→ **ПИСЬМЕННОЕ ЗАДАНИЕ A**
Изложите в двух предложениях основное содержание фрагмента текста об Антокольском.
→ **ПИСЬМЕННОЕ ЗАДАНИЕ B**
Допишите следующий абзац фрагмента об Антокольском, продолжив его после последнего предложения.

→ **ФРАГМЕНТ ТЕКСТА**

----

Примерно тогда же - говорю же, не бывает никаких случайностей!- я прочёл «Повесть о Сонечке», которая навсегда стала моей любимой прозой; грех сказать, я ставлю её выше цветаевской поэзии, и утешение моё в том, что Новелла Матвеева думала так же, а она в литературе понимала. Героем «Повести о Сонечке» был Павлик А., в котором Антокольский узнавался немедленно; ранние его стихи, приведённые там, были прекрасны, полностью они напечатаны лишь теперь, при жизни он смертельно боялся, что о них кто-то вспомнит. Думаю, Цветаева ястребиным своим зрением уловила в Антокольском роковое несовпадение личности и таланта, про это придётся сказать сразу - со всей горечью, потому что в пятёрке любимых моих поэтов ХХ века он остался. Своей вечной буффонадой, громокипящими монологами, эксцентрикой он сначала маскировался, выживая таким образом, потом это стало его утешением в старости, когда и ему, и большинству современников стала ясна драма не осуществившегося, не раскрывшегося таланта. Его поэтическая судьба, если вдуматься, ужасна, потому что начинал-то он первоклассно, но вышло так, что все люди его поколения (1896) либо погибли, как Есенин, либо уехали, либо вынуждены были всю жизнь работать вполсилы. Антокольскому ещё повезло - у него были другие, нелитературные таланты: он был актёром, режиссёром, студийцем Вахтангова, одним из лучших его учеников, работал в вахтанговском театре вторым режиссёром, должен был ставить самого «Егора Булычева» - но с этой постановки его сняли (правильно сделали, потому что в его интерпретации пьеса, скорее всего, проявила бы свою фальшь. Эту пьесу невозможно поставить хорошо, потому что она искусственна, испорчена самим автором, Горький вообще был драматург неровный). Ну и получилось так, что эта самая театральность Антокольского позволила ему замаскироваться, и он, как говорил один русский классик о другом, раз надев театральный костюм, так и позабыл его снять. И действительно - проходил таким юродивым, выжил в тридцатые, попал под каток борьбы с космополитизмом в сороковые, но как-то, в общем, проскочил. Иное дело, что истинный масштаб его остался зафиксирован в двух театральных шедеврах - и только.

----

→ **ИСХОДНЫЕ ДАННЫЕ**
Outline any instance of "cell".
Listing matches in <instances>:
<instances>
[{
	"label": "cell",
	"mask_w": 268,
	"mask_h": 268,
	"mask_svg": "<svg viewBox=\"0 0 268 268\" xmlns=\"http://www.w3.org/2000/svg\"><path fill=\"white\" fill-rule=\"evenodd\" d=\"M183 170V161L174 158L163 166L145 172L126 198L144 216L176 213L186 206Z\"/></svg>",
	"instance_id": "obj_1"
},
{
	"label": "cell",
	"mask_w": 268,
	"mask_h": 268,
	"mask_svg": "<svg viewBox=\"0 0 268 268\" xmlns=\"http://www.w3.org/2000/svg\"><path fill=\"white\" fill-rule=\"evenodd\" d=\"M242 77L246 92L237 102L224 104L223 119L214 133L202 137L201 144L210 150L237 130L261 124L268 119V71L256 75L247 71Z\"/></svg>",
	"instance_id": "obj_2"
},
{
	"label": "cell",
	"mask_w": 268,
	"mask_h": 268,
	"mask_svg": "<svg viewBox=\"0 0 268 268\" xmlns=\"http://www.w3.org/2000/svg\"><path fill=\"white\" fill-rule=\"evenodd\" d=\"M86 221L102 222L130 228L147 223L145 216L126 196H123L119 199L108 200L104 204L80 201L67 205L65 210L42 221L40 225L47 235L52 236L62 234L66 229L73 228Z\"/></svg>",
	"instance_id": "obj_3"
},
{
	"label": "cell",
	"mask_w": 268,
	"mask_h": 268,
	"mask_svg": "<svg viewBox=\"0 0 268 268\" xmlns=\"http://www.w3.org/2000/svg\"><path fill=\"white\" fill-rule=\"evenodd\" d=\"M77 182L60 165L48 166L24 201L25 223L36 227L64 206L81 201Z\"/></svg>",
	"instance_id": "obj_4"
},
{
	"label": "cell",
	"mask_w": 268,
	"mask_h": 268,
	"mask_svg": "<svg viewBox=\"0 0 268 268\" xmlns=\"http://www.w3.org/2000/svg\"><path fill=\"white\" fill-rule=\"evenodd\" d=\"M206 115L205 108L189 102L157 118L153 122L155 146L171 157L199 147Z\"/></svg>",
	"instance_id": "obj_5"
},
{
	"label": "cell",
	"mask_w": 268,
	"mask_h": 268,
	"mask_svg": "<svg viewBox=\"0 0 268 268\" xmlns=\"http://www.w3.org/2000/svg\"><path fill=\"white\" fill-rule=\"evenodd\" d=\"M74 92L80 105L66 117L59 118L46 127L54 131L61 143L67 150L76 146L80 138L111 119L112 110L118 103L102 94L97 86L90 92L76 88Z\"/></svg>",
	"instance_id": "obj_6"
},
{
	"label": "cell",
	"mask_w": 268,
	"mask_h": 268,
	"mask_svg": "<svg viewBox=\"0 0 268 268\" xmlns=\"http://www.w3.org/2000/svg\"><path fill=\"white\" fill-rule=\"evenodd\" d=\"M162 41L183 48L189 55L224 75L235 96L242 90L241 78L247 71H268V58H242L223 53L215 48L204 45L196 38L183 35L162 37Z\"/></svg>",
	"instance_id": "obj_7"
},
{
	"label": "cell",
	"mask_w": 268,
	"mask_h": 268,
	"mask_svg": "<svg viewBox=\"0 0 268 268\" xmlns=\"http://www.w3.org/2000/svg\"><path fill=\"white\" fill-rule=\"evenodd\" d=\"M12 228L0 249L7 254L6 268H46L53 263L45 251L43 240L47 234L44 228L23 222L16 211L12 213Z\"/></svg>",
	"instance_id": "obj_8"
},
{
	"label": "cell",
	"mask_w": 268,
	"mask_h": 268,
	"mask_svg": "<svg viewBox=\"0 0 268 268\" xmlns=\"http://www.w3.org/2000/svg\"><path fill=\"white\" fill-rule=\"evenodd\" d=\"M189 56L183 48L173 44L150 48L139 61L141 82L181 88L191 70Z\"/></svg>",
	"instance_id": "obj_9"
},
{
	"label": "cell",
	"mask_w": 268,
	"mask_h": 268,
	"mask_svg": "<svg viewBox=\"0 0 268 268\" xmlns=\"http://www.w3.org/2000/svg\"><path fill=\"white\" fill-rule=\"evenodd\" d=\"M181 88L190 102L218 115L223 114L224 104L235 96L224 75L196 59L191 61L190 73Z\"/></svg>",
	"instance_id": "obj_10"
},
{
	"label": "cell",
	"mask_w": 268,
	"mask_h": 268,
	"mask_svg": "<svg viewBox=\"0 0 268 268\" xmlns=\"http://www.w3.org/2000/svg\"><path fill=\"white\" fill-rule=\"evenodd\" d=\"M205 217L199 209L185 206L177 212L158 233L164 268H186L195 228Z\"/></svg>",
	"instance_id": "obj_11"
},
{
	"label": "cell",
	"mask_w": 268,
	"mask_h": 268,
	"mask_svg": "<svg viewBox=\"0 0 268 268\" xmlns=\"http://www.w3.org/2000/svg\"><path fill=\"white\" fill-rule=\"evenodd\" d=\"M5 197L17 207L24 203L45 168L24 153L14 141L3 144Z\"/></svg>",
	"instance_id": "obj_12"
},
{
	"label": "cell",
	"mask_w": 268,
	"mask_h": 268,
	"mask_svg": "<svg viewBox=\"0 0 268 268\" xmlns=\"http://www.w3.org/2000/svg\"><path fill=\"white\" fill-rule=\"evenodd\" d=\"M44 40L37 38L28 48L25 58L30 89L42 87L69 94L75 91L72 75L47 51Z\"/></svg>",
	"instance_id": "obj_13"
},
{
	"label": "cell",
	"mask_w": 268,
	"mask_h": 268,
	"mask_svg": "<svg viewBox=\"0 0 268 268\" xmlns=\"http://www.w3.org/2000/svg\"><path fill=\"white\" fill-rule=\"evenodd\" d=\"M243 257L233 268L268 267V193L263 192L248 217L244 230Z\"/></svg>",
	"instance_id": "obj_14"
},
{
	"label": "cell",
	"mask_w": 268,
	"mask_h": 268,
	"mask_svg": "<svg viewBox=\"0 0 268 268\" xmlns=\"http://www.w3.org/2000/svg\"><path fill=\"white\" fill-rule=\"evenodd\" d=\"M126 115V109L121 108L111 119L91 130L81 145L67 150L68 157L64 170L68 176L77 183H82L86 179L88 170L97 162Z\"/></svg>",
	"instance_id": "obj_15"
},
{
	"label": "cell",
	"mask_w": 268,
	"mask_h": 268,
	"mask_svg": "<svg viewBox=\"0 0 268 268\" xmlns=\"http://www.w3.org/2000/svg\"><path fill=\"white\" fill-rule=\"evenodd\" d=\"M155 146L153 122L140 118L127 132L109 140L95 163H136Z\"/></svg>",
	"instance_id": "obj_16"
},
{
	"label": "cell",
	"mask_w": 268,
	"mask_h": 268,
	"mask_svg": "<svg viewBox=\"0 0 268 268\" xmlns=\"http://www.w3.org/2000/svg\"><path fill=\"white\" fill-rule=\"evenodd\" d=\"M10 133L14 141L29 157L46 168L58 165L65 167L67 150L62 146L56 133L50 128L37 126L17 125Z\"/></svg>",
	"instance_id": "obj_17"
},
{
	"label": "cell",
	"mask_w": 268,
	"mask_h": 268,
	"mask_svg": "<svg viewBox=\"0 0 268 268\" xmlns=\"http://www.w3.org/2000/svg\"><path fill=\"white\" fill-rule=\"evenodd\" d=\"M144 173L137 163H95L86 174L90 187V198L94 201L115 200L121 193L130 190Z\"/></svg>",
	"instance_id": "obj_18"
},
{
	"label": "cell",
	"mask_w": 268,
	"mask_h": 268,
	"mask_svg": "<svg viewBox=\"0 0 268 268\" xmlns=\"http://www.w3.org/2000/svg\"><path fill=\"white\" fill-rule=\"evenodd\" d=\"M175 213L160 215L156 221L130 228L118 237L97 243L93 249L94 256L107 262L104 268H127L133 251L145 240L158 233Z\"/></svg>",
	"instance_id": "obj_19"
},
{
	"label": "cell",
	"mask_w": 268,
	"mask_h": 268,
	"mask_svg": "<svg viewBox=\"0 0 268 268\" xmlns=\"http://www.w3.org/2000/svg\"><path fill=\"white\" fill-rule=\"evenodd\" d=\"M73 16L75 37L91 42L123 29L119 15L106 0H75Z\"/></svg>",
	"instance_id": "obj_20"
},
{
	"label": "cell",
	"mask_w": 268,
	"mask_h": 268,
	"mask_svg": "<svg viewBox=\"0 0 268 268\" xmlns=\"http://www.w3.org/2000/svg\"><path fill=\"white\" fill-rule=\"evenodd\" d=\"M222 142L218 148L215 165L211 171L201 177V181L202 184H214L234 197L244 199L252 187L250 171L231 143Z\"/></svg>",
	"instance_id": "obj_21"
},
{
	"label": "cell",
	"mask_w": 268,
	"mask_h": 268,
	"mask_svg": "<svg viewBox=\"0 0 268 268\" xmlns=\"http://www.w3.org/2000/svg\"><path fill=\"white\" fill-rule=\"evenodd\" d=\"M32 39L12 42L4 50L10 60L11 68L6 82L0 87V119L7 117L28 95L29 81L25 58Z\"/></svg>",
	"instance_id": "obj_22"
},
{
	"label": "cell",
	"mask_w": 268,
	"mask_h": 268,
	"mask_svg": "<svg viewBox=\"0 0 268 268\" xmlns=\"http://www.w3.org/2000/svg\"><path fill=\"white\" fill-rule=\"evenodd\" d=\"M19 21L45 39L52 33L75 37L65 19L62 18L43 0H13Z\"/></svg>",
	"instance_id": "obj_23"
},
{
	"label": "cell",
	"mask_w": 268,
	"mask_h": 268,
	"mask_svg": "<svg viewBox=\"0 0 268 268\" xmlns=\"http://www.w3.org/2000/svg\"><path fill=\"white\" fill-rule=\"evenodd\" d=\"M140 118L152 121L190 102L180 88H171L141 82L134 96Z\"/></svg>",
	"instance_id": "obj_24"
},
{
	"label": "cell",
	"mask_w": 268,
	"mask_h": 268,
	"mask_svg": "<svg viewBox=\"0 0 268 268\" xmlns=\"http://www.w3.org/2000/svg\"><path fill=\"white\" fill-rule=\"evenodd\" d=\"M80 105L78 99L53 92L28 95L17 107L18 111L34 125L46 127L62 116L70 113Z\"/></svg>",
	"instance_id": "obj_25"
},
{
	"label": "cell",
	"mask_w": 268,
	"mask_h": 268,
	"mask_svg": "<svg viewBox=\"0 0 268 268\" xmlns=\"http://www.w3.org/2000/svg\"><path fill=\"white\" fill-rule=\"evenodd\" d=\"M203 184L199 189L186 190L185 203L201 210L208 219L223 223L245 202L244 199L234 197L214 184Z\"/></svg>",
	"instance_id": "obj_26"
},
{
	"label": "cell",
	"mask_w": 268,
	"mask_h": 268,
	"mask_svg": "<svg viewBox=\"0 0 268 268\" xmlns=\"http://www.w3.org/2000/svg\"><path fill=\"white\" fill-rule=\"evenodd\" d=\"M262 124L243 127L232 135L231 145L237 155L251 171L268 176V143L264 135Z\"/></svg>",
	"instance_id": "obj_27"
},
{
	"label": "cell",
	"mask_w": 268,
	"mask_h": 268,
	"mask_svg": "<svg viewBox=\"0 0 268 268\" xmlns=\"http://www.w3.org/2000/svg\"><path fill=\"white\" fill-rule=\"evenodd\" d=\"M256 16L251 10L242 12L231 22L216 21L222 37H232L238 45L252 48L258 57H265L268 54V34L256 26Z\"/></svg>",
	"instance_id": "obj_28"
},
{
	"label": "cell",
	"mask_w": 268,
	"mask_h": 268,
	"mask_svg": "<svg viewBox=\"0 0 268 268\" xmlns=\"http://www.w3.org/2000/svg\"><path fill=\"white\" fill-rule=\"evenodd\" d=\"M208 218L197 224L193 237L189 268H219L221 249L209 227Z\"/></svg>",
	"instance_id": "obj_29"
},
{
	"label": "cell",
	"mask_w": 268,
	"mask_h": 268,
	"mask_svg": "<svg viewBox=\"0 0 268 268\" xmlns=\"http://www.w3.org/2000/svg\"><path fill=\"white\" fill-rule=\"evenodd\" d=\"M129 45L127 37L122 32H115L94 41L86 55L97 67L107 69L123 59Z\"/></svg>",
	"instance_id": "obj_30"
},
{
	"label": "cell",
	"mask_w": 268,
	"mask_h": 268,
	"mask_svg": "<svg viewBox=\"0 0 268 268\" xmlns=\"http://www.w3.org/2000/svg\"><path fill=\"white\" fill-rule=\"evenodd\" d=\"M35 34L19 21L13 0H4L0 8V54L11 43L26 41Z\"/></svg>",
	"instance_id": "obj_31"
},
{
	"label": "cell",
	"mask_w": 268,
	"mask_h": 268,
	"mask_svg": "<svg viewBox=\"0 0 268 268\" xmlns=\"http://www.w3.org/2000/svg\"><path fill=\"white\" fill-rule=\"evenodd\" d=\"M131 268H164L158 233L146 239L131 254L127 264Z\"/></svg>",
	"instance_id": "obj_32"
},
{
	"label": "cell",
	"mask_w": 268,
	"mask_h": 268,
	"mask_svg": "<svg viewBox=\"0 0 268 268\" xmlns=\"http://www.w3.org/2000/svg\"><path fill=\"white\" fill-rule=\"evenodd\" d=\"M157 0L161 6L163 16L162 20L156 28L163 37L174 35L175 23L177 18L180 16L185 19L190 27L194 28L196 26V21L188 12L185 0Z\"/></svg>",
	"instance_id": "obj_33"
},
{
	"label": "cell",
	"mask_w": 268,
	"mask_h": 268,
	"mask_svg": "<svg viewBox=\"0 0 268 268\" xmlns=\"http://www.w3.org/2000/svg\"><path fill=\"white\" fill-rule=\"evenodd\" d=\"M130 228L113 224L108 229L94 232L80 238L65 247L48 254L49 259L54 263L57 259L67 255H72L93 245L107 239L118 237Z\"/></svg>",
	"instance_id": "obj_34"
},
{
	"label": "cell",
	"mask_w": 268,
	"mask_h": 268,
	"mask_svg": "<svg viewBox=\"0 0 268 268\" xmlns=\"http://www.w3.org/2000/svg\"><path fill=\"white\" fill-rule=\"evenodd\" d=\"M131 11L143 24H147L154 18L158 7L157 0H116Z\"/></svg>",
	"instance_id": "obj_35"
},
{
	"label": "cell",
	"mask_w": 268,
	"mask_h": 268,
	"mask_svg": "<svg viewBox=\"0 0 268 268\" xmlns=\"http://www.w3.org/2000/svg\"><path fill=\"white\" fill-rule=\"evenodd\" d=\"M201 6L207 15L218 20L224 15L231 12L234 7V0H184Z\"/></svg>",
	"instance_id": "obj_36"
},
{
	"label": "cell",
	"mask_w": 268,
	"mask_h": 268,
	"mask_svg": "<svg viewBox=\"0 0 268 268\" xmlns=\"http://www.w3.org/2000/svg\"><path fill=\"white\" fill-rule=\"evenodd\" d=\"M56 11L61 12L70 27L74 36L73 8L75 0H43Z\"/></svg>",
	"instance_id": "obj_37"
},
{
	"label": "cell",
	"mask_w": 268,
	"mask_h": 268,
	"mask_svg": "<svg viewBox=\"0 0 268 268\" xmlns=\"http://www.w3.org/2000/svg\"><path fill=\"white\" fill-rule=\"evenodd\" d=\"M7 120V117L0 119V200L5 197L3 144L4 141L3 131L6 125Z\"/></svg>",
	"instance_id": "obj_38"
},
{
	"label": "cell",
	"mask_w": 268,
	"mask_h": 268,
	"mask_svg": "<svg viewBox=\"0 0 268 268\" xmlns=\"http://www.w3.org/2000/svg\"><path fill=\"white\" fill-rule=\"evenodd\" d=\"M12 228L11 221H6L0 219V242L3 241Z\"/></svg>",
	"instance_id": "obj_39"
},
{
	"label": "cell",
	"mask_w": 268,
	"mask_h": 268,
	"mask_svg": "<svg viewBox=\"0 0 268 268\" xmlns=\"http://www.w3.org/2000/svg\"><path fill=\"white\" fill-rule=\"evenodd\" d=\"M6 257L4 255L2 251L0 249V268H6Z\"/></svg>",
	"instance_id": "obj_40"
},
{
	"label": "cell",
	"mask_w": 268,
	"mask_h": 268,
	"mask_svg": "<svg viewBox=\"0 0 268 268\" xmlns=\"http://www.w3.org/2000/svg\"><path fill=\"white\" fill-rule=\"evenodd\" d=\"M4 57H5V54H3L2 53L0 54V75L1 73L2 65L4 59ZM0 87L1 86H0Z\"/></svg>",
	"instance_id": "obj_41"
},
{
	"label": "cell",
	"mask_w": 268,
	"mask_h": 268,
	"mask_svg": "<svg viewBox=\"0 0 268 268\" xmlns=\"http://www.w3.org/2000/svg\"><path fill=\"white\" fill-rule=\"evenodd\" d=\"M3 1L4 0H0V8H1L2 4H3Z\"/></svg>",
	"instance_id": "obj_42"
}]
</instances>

----

→ **ОТВЕТ A**
Антокольский, узнаваемый в Павлике А. из «Повести о Сонечке», начинал первоклассно, но его талант так и не раскрылся, а вечная буффонада и эксцентрика служили ему сначала маскировкой, а в старости утешением. Актёр и режиссёр, один из лучших учеников Вахтангова, он благодаря своей театральности выжил в тридцатые и проскочил борьбу с космополитизмом в сороковые, однако истинный его масштаб зафиксирован лишь в двух театральных шедеврах.

→ **ОТВЕТ B**
2
Применительно к «Робеспьеру и Горгоне» (1928) Антокольский сам писал: «Я не мог позволить себе такой пошлости, как прямые аналогии», но вещь была вдохновлена внутрипартийной борьбой - читай, грызней,- конца двадцатых, когда низвергали Троцкого. Тогда многие понимали, что революция опять пожирает своих детей, и ясно было, что ленинская гвардия будет истреблена и маленький консул уже готовится в императоры. Пьеса - или драматическая поэма - тёмная, многое намеренно заболтано, но в общем расстановка сил такая: в революции ещё могут уцелеть аристократы, но революционеры съедят друг друга непременно. Единственная же ниша, которая гарантирует выживание, хотя и жалкое,- это роль бродячего артиста, который в своём фургоне колесит по Франции.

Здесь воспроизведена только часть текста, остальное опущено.